▶ [Exercise aim] Continue the LeetCode 3445 solution write-up from the point where it stops, picking up after its list of edge cases.

▶ [Page extract]
LeetCode 3445 - Maximum Difference Between Even and Odd Frequency II

We are given a string s consisting only of digits '0' through '4', and an integer k. For any substring subs whose length is at least k, we may choose two characters: - Character a must appear an odd number of times in the substring.

LeetCode Problem 3445

Difficulty: 🔴 Hard
Topics: String, Sliding Window, Enumeration, Prefix Sum

Solution

LeetCode 3445 - Maximum Difference Between Even and Odd Frequency II

Problem Understanding

We are given a string s consisting only of digits '0' through '4', and an integer k.

For any substring subs whose length is at least k, we may choose two characters:

  • Character a must appear an odd number of times in the substring.
  • Character b must appear a non-zero even number of times in the substring.

For that substring, the value contributed is:

$$freq[a] - freq[b]$$

Our goal is to find the maximum possible value over all valid substrings and all valid choices of a and b.

A crucial detail is that the substring may contain more than two distinct characters. We only care about the frequencies of the selected characters a and b.

What the Input Represents

The string length can be as large as:

$$3 \times 10^4$$

Since there are only five possible characters (0 to 4), the alphabet size is extremely small.

The output is a single integer representing the largest achievable difference between:

  • an odd frequency count of one digit, and
  • a non-zero even frequency count of another digit.

Constraints and Their Implications

The length limit of 30000 immediately rules out any algorithm that examines all substrings explicitly.

The number of possible substrings is:

$$O(n^2)$$

which is approximately 9 × 10^8 when n = 30000.

That is far too large.

The small alphabet size is the key observation. Since there are only five digits, there are only:

$$5 \times 4 = 20$$

ordered pairs (a, b) with a != b.

This suggests enumerating digit pairs and solving an optimized subproblem for each pair.

Important Edge Cases

A substring may contain zero occurrences of b. Such a substring is invalid because b must have a non-zero even frequency.

The optimal answer may be negative. Example 1 demonstrates this.

The entire string may be the only valid substring satisfying the parity requirements.

Many substrings can satisfy the length requirement but fail the parity requirements.

▶ [Dataset extract]
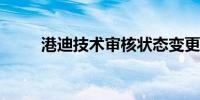 港迪技术审核状态变更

▶ [Answer box]
Since the alphabet size is only five, frequencies can be tracked efficiently using prefix counts.

The problem guarantees that at least one substring contains both an odd frequency character and an even frequency character, so a valid answer always exists.

Approaches

Brute Force

The most direct solution is to enumerate every substring.

For each substring:

  1. Compute frequencies of all digits.
  2. Check every ordered pair (a, b).
  3. Verify:
  • freq[a] is odd,
  • freq[b] is positive and even.
  1. Update the answer with freq[a] - freq[b].

Using prefix frequencies, each substring can be evaluated in constant time for frequencies, but there are still O(n²) substrings.

Therefore the total complexity remains:

$$O(n^2)$$

which is far too slow for n = 30000.

Key Insight

Suppose we fix an ordered pair (a, b).

For a substring [l, r], define:

$$A = freq_a(l,r)$$

$$B = freq_b(l,r)$$

We want:

$$A - B$$

with:

  • A odd
  • B even and positive

Using prefix counts:

$$A = preA[r] - preA[l]$$

$$B = preB[r] - preB[l]$$

Therefore:

$$A - B = (preA[r]-preB[r]) - (preA[l]-preB[l])$$

This resembles a maximum subarray style optimization.

The parity constraints depend only on:

$$preA[r] \bmod 2$$

$$preB[r] \bmod 2$$

and

$$preA[l] \bmod 2$$

$$preB[l] \bmod 2$$

because subtraction parity is determined entirely by prefix parities.

For each right endpoint, we need the smallest previously valid value of:

$$preA[l]-preB[l]$$

among prefixes having the required parity pattern.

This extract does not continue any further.